# [Problems and tasks]
a: Which people does the film article credit for directing, writing, producing, cinematography, editing, and music, and in which role is each credited?
b: Could you repeat, word for word, the part of the film article that opens with the words containing "Troubled by a" and closes with "and life permanently."?

# [Supplied passage]
::::

- Promotional poster
- Directed by: Ravi Raja Pinisetty
- Written by: Anees Bazmee
- Based on: Gang Leader (Telugu)
- Produced by: N. N. Sippy
- Starring: Chiranjeevi Meenakshi Sheshadri Raj Babbar
- Cinematography: P. S. Prakash
- Edited by: Vellaiswamy
- Music by: Anand-Milind
- Release date: 10 July 1992;
- Country: India
- Language: Hindi

= Aaj Ka Goonda Raaj =

Aaj Ka Goonda Raaj is a 1992 India Hindi-language action crime film starring Chiranjeevi, Meenakshi Sheshadri in lead roles. It is a remake of the 1991 Telugu film Gang Leader, also starring Chiranjeevi, in his second film in Bollywood following Pratibandh. The film explores the concepts of exploitation by anti-social elements and the impact of crowd psychology.

==Plot==
Raja is portrayed as educated, righteous, honest, challenging, and a daredevil who is unemployed. With no work, he spends his time with his four friends. This upsets his grandmother and elder brothers Amar and Ravi, who worry about him.

Troubled by a lack of money, the family has many problems. Ravi's pending IAS examination requires money they do not have. To raise money, Raja and his friends take a job getting rid of Shalu, a tenant who has illegally settled in a house. Raja has an easy time getting rid of Shalu. But from then on, Shalu creates hell for him and moves into his house and life permanently.

::::

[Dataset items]
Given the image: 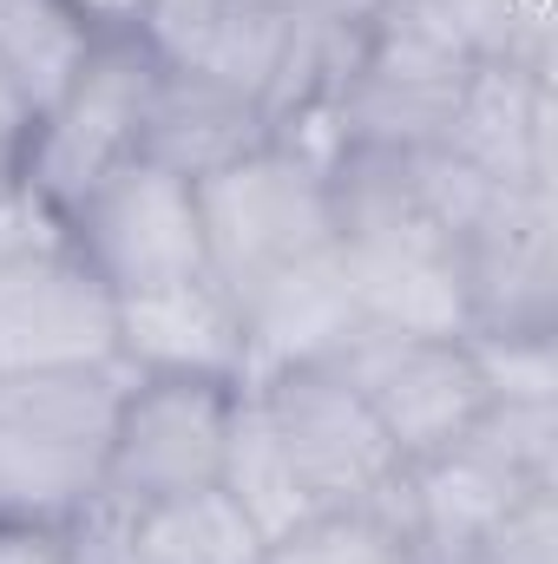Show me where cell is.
Instances as JSON below:
<instances>
[{
	"mask_svg": "<svg viewBox=\"0 0 558 564\" xmlns=\"http://www.w3.org/2000/svg\"><path fill=\"white\" fill-rule=\"evenodd\" d=\"M158 73L164 59L144 46V33H99L93 59L60 93V106L26 126L13 184L53 224H66L112 171L144 158V119H151Z\"/></svg>",
	"mask_w": 558,
	"mask_h": 564,
	"instance_id": "cell-1",
	"label": "cell"
},
{
	"mask_svg": "<svg viewBox=\"0 0 558 564\" xmlns=\"http://www.w3.org/2000/svg\"><path fill=\"white\" fill-rule=\"evenodd\" d=\"M197 210H204V243H211V276L237 295V308L270 276L329 257L342 243L335 230V197L329 177L289 158L282 144H264L211 177H197Z\"/></svg>",
	"mask_w": 558,
	"mask_h": 564,
	"instance_id": "cell-2",
	"label": "cell"
},
{
	"mask_svg": "<svg viewBox=\"0 0 558 564\" xmlns=\"http://www.w3.org/2000/svg\"><path fill=\"white\" fill-rule=\"evenodd\" d=\"M473 66L480 53L466 46V33L440 0L382 7L375 20H362V59L342 93L348 144H382V151L440 144L447 112L473 79Z\"/></svg>",
	"mask_w": 558,
	"mask_h": 564,
	"instance_id": "cell-3",
	"label": "cell"
},
{
	"mask_svg": "<svg viewBox=\"0 0 558 564\" xmlns=\"http://www.w3.org/2000/svg\"><path fill=\"white\" fill-rule=\"evenodd\" d=\"M250 394L264 401L302 492L315 499V512H388V519H401L408 459L335 368H289V375L257 381Z\"/></svg>",
	"mask_w": 558,
	"mask_h": 564,
	"instance_id": "cell-4",
	"label": "cell"
},
{
	"mask_svg": "<svg viewBox=\"0 0 558 564\" xmlns=\"http://www.w3.org/2000/svg\"><path fill=\"white\" fill-rule=\"evenodd\" d=\"M60 230L112 295H144V289L211 276L197 184L151 158H132L126 171H112Z\"/></svg>",
	"mask_w": 558,
	"mask_h": 564,
	"instance_id": "cell-5",
	"label": "cell"
},
{
	"mask_svg": "<svg viewBox=\"0 0 558 564\" xmlns=\"http://www.w3.org/2000/svg\"><path fill=\"white\" fill-rule=\"evenodd\" d=\"M329 368L368 401V414L388 426V440L401 446L408 466L433 459V453H453L480 426V414L493 408L466 335L440 341V335H382V328H362Z\"/></svg>",
	"mask_w": 558,
	"mask_h": 564,
	"instance_id": "cell-6",
	"label": "cell"
},
{
	"mask_svg": "<svg viewBox=\"0 0 558 564\" xmlns=\"http://www.w3.org/2000/svg\"><path fill=\"white\" fill-rule=\"evenodd\" d=\"M230 408H237L230 381L139 375L126 408H119V426H112L99 492H112L126 506H151V499L217 486L224 440H230Z\"/></svg>",
	"mask_w": 558,
	"mask_h": 564,
	"instance_id": "cell-7",
	"label": "cell"
},
{
	"mask_svg": "<svg viewBox=\"0 0 558 564\" xmlns=\"http://www.w3.org/2000/svg\"><path fill=\"white\" fill-rule=\"evenodd\" d=\"M119 361V295L53 237L0 270V375Z\"/></svg>",
	"mask_w": 558,
	"mask_h": 564,
	"instance_id": "cell-8",
	"label": "cell"
},
{
	"mask_svg": "<svg viewBox=\"0 0 558 564\" xmlns=\"http://www.w3.org/2000/svg\"><path fill=\"white\" fill-rule=\"evenodd\" d=\"M348 295L368 328L382 335H473V295H466V250L427 217L348 230L335 243Z\"/></svg>",
	"mask_w": 558,
	"mask_h": 564,
	"instance_id": "cell-9",
	"label": "cell"
},
{
	"mask_svg": "<svg viewBox=\"0 0 558 564\" xmlns=\"http://www.w3.org/2000/svg\"><path fill=\"white\" fill-rule=\"evenodd\" d=\"M440 144L500 191H552V73L480 59L447 112Z\"/></svg>",
	"mask_w": 558,
	"mask_h": 564,
	"instance_id": "cell-10",
	"label": "cell"
},
{
	"mask_svg": "<svg viewBox=\"0 0 558 564\" xmlns=\"http://www.w3.org/2000/svg\"><path fill=\"white\" fill-rule=\"evenodd\" d=\"M119 361L132 375H184V381H250L244 308L217 276L119 295Z\"/></svg>",
	"mask_w": 558,
	"mask_h": 564,
	"instance_id": "cell-11",
	"label": "cell"
},
{
	"mask_svg": "<svg viewBox=\"0 0 558 564\" xmlns=\"http://www.w3.org/2000/svg\"><path fill=\"white\" fill-rule=\"evenodd\" d=\"M460 250H466L473 328H552L558 322L552 191H500Z\"/></svg>",
	"mask_w": 558,
	"mask_h": 564,
	"instance_id": "cell-12",
	"label": "cell"
},
{
	"mask_svg": "<svg viewBox=\"0 0 558 564\" xmlns=\"http://www.w3.org/2000/svg\"><path fill=\"white\" fill-rule=\"evenodd\" d=\"M362 308L348 295L342 257H309L296 270L270 276L250 302H244V341H250V381H270L289 368H329L355 335H362Z\"/></svg>",
	"mask_w": 558,
	"mask_h": 564,
	"instance_id": "cell-13",
	"label": "cell"
},
{
	"mask_svg": "<svg viewBox=\"0 0 558 564\" xmlns=\"http://www.w3.org/2000/svg\"><path fill=\"white\" fill-rule=\"evenodd\" d=\"M526 492H558V486H526L519 473H506L500 459H486L473 440H460L453 453H433L408 466V499H401V525L415 539L420 564H473L486 532L526 499Z\"/></svg>",
	"mask_w": 558,
	"mask_h": 564,
	"instance_id": "cell-14",
	"label": "cell"
},
{
	"mask_svg": "<svg viewBox=\"0 0 558 564\" xmlns=\"http://www.w3.org/2000/svg\"><path fill=\"white\" fill-rule=\"evenodd\" d=\"M270 144V119L250 93H230L204 73L164 66L158 93H151V119H144V158L178 171V177H211L250 151Z\"/></svg>",
	"mask_w": 558,
	"mask_h": 564,
	"instance_id": "cell-15",
	"label": "cell"
},
{
	"mask_svg": "<svg viewBox=\"0 0 558 564\" xmlns=\"http://www.w3.org/2000/svg\"><path fill=\"white\" fill-rule=\"evenodd\" d=\"M264 532L244 519V506L224 486H197L178 499L132 506L119 564H257Z\"/></svg>",
	"mask_w": 558,
	"mask_h": 564,
	"instance_id": "cell-16",
	"label": "cell"
},
{
	"mask_svg": "<svg viewBox=\"0 0 558 564\" xmlns=\"http://www.w3.org/2000/svg\"><path fill=\"white\" fill-rule=\"evenodd\" d=\"M132 368L126 361H93V368H46V375H0V421L33 426L46 440L106 453L119 408L132 394Z\"/></svg>",
	"mask_w": 558,
	"mask_h": 564,
	"instance_id": "cell-17",
	"label": "cell"
},
{
	"mask_svg": "<svg viewBox=\"0 0 558 564\" xmlns=\"http://www.w3.org/2000/svg\"><path fill=\"white\" fill-rule=\"evenodd\" d=\"M99 33L66 0H0V86L20 99L26 119L53 112L60 93L93 59Z\"/></svg>",
	"mask_w": 558,
	"mask_h": 564,
	"instance_id": "cell-18",
	"label": "cell"
},
{
	"mask_svg": "<svg viewBox=\"0 0 558 564\" xmlns=\"http://www.w3.org/2000/svg\"><path fill=\"white\" fill-rule=\"evenodd\" d=\"M217 486L244 506V519L264 532V545H277V539H289L296 525H309V519H315V499L302 492V479H296V466H289V453H282L277 426H270L264 401H257L250 388H237Z\"/></svg>",
	"mask_w": 558,
	"mask_h": 564,
	"instance_id": "cell-19",
	"label": "cell"
},
{
	"mask_svg": "<svg viewBox=\"0 0 558 564\" xmlns=\"http://www.w3.org/2000/svg\"><path fill=\"white\" fill-rule=\"evenodd\" d=\"M106 453L46 440L33 426L0 421V519L20 525H66L93 492H99Z\"/></svg>",
	"mask_w": 558,
	"mask_h": 564,
	"instance_id": "cell-20",
	"label": "cell"
},
{
	"mask_svg": "<svg viewBox=\"0 0 558 564\" xmlns=\"http://www.w3.org/2000/svg\"><path fill=\"white\" fill-rule=\"evenodd\" d=\"M296 7H270V0H217V13L204 20V33L191 40V53L178 59L184 73H204L230 93H250L264 106V86L277 73L282 33H289Z\"/></svg>",
	"mask_w": 558,
	"mask_h": 564,
	"instance_id": "cell-21",
	"label": "cell"
},
{
	"mask_svg": "<svg viewBox=\"0 0 558 564\" xmlns=\"http://www.w3.org/2000/svg\"><path fill=\"white\" fill-rule=\"evenodd\" d=\"M257 564H420L415 539L388 512H315L289 539L264 545Z\"/></svg>",
	"mask_w": 558,
	"mask_h": 564,
	"instance_id": "cell-22",
	"label": "cell"
},
{
	"mask_svg": "<svg viewBox=\"0 0 558 564\" xmlns=\"http://www.w3.org/2000/svg\"><path fill=\"white\" fill-rule=\"evenodd\" d=\"M480 381L506 408H558V341L552 328H473L466 335Z\"/></svg>",
	"mask_w": 558,
	"mask_h": 564,
	"instance_id": "cell-23",
	"label": "cell"
},
{
	"mask_svg": "<svg viewBox=\"0 0 558 564\" xmlns=\"http://www.w3.org/2000/svg\"><path fill=\"white\" fill-rule=\"evenodd\" d=\"M466 440L486 459H500L506 473H519L526 486H558V408H506V401H493Z\"/></svg>",
	"mask_w": 558,
	"mask_h": 564,
	"instance_id": "cell-24",
	"label": "cell"
},
{
	"mask_svg": "<svg viewBox=\"0 0 558 564\" xmlns=\"http://www.w3.org/2000/svg\"><path fill=\"white\" fill-rule=\"evenodd\" d=\"M473 564H558V492H526L486 532Z\"/></svg>",
	"mask_w": 558,
	"mask_h": 564,
	"instance_id": "cell-25",
	"label": "cell"
},
{
	"mask_svg": "<svg viewBox=\"0 0 558 564\" xmlns=\"http://www.w3.org/2000/svg\"><path fill=\"white\" fill-rule=\"evenodd\" d=\"M53 237H66L13 177H0V270L13 263V257H26V250H40V243H53Z\"/></svg>",
	"mask_w": 558,
	"mask_h": 564,
	"instance_id": "cell-26",
	"label": "cell"
},
{
	"mask_svg": "<svg viewBox=\"0 0 558 564\" xmlns=\"http://www.w3.org/2000/svg\"><path fill=\"white\" fill-rule=\"evenodd\" d=\"M0 564H79L66 525H20L0 519Z\"/></svg>",
	"mask_w": 558,
	"mask_h": 564,
	"instance_id": "cell-27",
	"label": "cell"
},
{
	"mask_svg": "<svg viewBox=\"0 0 558 564\" xmlns=\"http://www.w3.org/2000/svg\"><path fill=\"white\" fill-rule=\"evenodd\" d=\"M93 33H139V20H144V7L151 0H66Z\"/></svg>",
	"mask_w": 558,
	"mask_h": 564,
	"instance_id": "cell-28",
	"label": "cell"
},
{
	"mask_svg": "<svg viewBox=\"0 0 558 564\" xmlns=\"http://www.w3.org/2000/svg\"><path fill=\"white\" fill-rule=\"evenodd\" d=\"M270 7H302V0H270Z\"/></svg>",
	"mask_w": 558,
	"mask_h": 564,
	"instance_id": "cell-29",
	"label": "cell"
}]
</instances>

::::

# [Answers to the exercise]
a:
- Directed by: Ravi Raja Pinisetty
- Written by: Anees Bazmee
- Produced by: N. N. Sippy
- Cinematography: P. S. Prakash
- Edited by: Vellaiswamy
- Music by: Anand-Milind

b:
Troubled by a lack of money, the family has many problems. Ravi's pending IAS examination requires money they do not have. To raise money, Raja and his friends take a job getting rid of Shalu, a tenant who has illegally settled in a house. Raja has an easy time getting rid of Shalu. But from then on, Shalu creates hell for him and moves into his house and life permanently.